Dr. Hampikian’s argument is flawed for several reasons, but I will address two of the more important ones.

First is the lack of logic in the whole thing. If what Dr. Hampikian argues is true – that men contribute nothing unique or valuable to the human race – then wouldn’t his very article be dismissed as irrelevant and unnecessary? After all, he is a man and had his opinion published, implying that there is something unique and valuable that he has contributed to society. Therefore, his argument is self-defeating.

Second, and most important, is Dr. Hampikian’s glossing over of the three-plus decades of social science research that have all but proven that fathers play a unique and irreplaceable role in their children’s lives. He cherry picks research from Sarah McLanahan, which, when inspected closely, is not as cut and dried as Dr. Hampikian wants you to believe. Dr. McLanahan’s research was on low-income, high-risk families – referred to as “fragile families” – so, of course, poverty was a primary concern for these families.
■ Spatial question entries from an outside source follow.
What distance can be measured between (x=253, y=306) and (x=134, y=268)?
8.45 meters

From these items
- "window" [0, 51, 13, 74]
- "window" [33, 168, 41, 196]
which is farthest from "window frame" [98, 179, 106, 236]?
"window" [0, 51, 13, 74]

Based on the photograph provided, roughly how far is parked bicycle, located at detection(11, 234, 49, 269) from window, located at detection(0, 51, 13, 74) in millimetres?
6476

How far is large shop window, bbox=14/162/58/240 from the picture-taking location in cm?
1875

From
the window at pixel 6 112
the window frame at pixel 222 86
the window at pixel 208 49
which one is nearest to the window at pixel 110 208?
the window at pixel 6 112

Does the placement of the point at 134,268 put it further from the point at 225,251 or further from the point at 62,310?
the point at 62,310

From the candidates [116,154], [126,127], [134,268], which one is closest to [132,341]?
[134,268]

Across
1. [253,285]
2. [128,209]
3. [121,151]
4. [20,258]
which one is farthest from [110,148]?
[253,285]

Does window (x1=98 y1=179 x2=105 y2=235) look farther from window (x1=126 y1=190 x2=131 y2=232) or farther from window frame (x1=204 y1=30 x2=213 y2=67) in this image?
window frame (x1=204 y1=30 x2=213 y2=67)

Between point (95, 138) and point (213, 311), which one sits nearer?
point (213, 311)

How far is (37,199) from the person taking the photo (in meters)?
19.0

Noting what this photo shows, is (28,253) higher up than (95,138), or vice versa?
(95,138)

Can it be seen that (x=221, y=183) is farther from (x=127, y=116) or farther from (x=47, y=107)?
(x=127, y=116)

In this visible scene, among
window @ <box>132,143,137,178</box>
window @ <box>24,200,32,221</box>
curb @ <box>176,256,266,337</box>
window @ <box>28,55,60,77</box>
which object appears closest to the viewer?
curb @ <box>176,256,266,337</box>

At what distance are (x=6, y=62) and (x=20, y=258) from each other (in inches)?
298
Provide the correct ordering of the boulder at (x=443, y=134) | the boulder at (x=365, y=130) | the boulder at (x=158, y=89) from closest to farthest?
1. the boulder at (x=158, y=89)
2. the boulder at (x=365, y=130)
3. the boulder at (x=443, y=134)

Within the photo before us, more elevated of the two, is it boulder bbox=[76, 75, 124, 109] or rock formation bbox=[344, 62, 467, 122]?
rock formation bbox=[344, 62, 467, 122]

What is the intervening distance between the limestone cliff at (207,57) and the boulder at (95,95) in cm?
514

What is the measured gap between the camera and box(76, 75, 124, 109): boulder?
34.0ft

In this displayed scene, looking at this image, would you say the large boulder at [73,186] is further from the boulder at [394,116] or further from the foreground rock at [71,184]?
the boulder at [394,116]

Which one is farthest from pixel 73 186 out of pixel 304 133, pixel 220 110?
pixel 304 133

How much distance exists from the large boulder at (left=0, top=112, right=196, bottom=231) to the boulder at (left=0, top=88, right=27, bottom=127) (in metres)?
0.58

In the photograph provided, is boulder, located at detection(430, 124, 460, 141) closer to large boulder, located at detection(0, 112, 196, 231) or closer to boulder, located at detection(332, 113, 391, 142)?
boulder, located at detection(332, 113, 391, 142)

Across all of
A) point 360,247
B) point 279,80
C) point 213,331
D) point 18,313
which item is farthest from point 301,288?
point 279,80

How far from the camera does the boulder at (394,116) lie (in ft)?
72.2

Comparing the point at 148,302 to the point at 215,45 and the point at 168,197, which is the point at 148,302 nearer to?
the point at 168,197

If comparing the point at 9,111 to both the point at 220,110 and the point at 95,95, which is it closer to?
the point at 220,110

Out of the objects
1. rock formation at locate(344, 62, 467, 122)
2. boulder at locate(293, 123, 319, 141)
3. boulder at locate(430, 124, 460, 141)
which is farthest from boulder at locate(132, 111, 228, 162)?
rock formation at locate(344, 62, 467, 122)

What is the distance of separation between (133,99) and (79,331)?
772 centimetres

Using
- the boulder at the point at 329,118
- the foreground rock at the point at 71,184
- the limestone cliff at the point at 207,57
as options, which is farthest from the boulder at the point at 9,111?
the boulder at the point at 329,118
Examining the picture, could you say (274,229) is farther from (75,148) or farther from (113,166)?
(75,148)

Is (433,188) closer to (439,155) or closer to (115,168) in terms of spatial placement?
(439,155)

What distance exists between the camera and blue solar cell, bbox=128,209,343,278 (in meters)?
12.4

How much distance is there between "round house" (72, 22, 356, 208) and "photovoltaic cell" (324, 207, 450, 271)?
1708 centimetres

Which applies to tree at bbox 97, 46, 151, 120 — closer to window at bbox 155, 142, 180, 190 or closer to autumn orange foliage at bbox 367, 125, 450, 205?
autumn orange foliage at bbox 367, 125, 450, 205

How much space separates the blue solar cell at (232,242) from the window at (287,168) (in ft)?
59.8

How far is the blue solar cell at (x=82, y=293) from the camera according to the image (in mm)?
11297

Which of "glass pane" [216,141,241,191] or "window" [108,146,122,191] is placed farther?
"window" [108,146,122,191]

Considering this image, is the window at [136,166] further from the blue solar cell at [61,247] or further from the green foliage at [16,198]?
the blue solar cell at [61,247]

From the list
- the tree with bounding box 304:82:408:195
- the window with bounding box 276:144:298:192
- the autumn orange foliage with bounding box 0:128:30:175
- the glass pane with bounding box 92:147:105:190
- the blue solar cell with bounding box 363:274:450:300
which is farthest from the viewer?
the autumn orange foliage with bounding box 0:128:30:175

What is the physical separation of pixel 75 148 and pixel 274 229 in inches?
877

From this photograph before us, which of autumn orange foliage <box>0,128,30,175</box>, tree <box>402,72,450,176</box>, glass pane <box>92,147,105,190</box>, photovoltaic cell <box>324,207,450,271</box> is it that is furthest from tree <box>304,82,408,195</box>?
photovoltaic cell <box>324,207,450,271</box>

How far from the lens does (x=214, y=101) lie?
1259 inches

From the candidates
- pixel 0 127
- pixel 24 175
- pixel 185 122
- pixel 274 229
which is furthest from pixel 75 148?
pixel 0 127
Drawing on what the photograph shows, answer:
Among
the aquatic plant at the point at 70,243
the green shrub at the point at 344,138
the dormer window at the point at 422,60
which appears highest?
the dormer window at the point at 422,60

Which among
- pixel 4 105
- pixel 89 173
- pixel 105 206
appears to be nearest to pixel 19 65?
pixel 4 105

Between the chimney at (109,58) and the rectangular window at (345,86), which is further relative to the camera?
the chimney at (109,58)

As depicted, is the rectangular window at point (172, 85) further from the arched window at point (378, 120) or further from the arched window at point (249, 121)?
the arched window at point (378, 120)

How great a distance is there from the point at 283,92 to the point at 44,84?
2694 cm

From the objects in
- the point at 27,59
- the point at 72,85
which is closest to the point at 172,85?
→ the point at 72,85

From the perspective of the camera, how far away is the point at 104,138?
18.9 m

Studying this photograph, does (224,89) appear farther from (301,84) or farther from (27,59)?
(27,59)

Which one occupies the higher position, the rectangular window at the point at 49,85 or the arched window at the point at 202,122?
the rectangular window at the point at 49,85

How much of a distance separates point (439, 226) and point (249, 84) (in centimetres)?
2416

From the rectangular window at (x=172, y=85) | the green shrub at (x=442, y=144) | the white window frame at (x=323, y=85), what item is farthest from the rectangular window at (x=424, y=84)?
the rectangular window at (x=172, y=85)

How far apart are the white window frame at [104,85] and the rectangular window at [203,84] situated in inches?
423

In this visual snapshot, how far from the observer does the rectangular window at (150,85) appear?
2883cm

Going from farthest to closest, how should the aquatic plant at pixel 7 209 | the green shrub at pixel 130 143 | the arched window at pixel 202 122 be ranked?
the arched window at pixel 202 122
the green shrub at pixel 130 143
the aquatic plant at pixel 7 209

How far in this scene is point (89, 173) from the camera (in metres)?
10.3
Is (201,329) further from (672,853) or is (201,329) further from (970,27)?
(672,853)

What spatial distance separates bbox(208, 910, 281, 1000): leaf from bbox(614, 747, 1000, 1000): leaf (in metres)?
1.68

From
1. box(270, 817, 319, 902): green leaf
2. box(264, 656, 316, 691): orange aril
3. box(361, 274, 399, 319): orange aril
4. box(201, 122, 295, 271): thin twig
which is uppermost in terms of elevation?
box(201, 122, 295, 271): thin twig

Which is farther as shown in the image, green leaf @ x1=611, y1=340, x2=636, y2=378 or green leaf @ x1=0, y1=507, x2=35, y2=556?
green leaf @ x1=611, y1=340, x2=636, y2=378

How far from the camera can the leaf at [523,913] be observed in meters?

But in her large body of research over many years, McLanahan explores, in depth, the contributions of fathers beyond another paycheck.

Furthermore, there is an enormous body of academic research out there, readily accessible by someone like Dr. Hampikian, that shows that across every measure of child well-being, independent of family income, fathers contribute something important. We cite a small sample of that research here.

The most troubling part in all of this is where this sort of logic can lead us – ideas have consequences. Could we not argue, using Dr. Hampikian’s scary and flawed cost-benefit analysis model, that there are “unnecessary” races or groups on the planet that could be eliminated? Isn’t that the calculus the Nazis used to justify the elimination of the handicapped? As a black man, this sort of thinking sounds all too eerily familiar.

Or can we afford, in a world where hundreds of millions of children are growing up in father-absent homes, to give men yet another reason to check out of their responsibilities as dads, even if those responsibilities are only financial? Take the black community. In too many of our neighborhoods, astronomical rates of father absence – over 80% in the worst cases – are making life very challenging for too many children. They are more likely to be poor, use drugs, fail in school, be abused, and face a whole host of other risks. If Dr. Hampikian takes a closer look at those neighborhoods, I am certain his vision of a men-free, and consequently father-free utopia, would take a big hit.

Since the chances of us ever seeing a women-only world are extremely low, the important question is not “are men necessary?” but “what does society require of the men who inevitably will exist?” It is a binary choice – we either encourage and inspire them to take seriously their responsibilities to society and to their families, or we expect nothing of them because they are essentially useless. I would not want to live in a world in which we decide the latter.

But, then again, if Dr. Hampikian had his way, I won’t have to.